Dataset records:

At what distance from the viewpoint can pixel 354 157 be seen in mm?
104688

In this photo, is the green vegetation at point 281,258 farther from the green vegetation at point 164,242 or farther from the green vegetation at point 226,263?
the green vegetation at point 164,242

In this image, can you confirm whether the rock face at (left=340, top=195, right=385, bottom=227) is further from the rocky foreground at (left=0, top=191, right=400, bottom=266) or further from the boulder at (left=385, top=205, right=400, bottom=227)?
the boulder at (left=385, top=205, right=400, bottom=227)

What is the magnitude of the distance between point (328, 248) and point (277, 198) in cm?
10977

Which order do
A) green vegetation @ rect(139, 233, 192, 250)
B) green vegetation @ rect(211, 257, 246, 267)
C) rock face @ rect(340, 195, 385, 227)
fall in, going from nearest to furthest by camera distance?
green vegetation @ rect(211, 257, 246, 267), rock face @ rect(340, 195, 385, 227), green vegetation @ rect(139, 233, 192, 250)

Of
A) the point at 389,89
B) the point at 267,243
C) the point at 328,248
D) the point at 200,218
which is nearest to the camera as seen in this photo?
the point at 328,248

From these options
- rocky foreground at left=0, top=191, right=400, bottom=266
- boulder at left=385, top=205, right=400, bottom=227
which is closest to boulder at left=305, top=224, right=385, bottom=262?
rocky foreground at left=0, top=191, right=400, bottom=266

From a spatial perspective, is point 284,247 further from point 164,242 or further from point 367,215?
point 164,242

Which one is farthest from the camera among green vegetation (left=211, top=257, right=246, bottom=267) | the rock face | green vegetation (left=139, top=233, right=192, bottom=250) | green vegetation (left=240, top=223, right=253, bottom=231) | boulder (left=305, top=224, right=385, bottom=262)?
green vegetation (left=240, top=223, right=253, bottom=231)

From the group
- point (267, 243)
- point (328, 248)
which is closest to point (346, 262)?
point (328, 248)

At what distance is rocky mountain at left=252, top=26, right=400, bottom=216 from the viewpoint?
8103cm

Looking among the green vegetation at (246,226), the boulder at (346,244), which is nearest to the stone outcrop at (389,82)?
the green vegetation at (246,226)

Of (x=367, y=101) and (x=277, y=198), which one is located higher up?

Exercise directions: Rewrite the material from the line that contains "What is the" through its end, with every "camera" replaced by "viewer" and nothing else changed.

Answer to this task:
What is the magnitude of the distance between point (328, 248) and point (277, 198) in cm?
10977

Which order do
A) green vegetation @ rect(139, 233, 192, 250)
B) green vegetation @ rect(211, 257, 246, 267)
C) rock face @ rect(340, 195, 385, 227)
fall in, going from nearest to furthest by viewer distance?
green vegetation @ rect(211, 257, 246, 267), rock face @ rect(340, 195, 385, 227), green vegetation @ rect(139, 233, 192, 250)

Of
A) the point at 389,89
B) the point at 267,243
C) the point at 328,248
D) the point at 200,218
which is nearest to the viewer as seen in this photo?
the point at 328,248

From these options
- rocky foreground at left=0, top=191, right=400, bottom=266
- boulder at left=385, top=205, right=400, bottom=227
which is closest to boulder at left=305, top=224, right=385, bottom=262?
rocky foreground at left=0, top=191, right=400, bottom=266

From a spatial perspective, is point 284,247 further from point 164,242 or further from point 367,215?
point 164,242

Which one is farthest from the viewer among green vegetation (left=211, top=257, right=246, bottom=267) | the rock face | green vegetation (left=139, top=233, right=192, bottom=250) | green vegetation (left=240, top=223, right=253, bottom=231) | boulder (left=305, top=224, right=385, bottom=262)?
green vegetation (left=240, top=223, right=253, bottom=231)

From the group
- point (267, 243)
- point (328, 248)
which is closest to point (346, 262)?
point (328, 248)

At what distance is rocky mountain at left=252, top=26, right=400, bottom=216 from the viewpoint?
8103cm

Looking among the green vegetation at (246,226), the boulder at (346,244), which is nearest to the stone outcrop at (389,82)?
the green vegetation at (246,226)

Of (x=367, y=101) and (x=277, y=198), which one is located higher up?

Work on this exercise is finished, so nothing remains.